Sécheresses mondiales : une étude bouleverse les prévisions sur leur évolution future !

Une étude scientifique récente conclut que les modèles actuels du système terrestre pourraient ne pas saisir pleinement la manière dont l’humidité des sols interagit avec l’atmosphère.

La connaissance de l’humidité des sols est essentielle dans de nombreux domaines, notamment en agriculture.
La connaissance de l’humidité des sols est essentielle dans de nombreux domaines, notamment en agriculture.

L’humidité de surface des sols joue un rôle crucial dans la production agricole, le suivi des sécheresses, l’évaluation des risques de vagues de chaleur et d’incendies de forêt, ainsi que dans la caractérisation des interactions entre la terre et l’atmosphère.

Recherche basée sur l’intelligence artificielle

L’étude, publiée dans la revue Earth's Future, a été menée par une équipe dirigée par le professeur WANG Shudong, de l’Institut de recherche en information aérospatiale de l’Académie chinoise des sciences (AIRCAS), qui a proposé une nouvelle approche intégrée combinant observations par télédétection, technologies d’apprentissage profond et modèles du système terrestre (ESM).

L’apprentissage profond est une forme d’apprentissage automatique qui entraîne des systèmes d’intelligence artificielle à apprendre à partir de données, à reconnaître des schémas, à formuler des recommandations et à s’adapter.

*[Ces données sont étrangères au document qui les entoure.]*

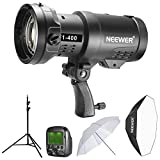 Neewer 400W 2.4G HSS Dual TTL(i-TTL and e-TTL) Outdoor Flash Strobe Light Kit for Canon and Nikon with Trigger, Rechargeable Li-ion Battery, Softbox, Light Stand and Translucent White Umbrella(F1-400)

Plutôt que de simplement suivre des règles prédéfinies, ces systèmes construisent des connaissances à partir d’exemples, puis utilisent ce savoir pour réagir, se comporter et atteindre des performances proches de celles des humains.

L’objectif principal de cette étude est de reconstituer les variations à long terme de l’humidité de surface des sols à l’échelle mondiale et d’améliorer la précision des projections futures.

Comprendre comment évolue l’humidité de surface des sols et si la sécheresse persistera est essentiel pour de nombreux domaines d’activité humaine.

Cependant, les lacunes et les incertitudes des observations satellitaires, ainsi que les limites des modèles actuels du système terrestre dans la représentation des processus d’interaction entre la terre et l’atmosphère, ont entraîné des divergences importantes dans les estimations des tendances à long terme de l’humidité des sols et dans les projections futures.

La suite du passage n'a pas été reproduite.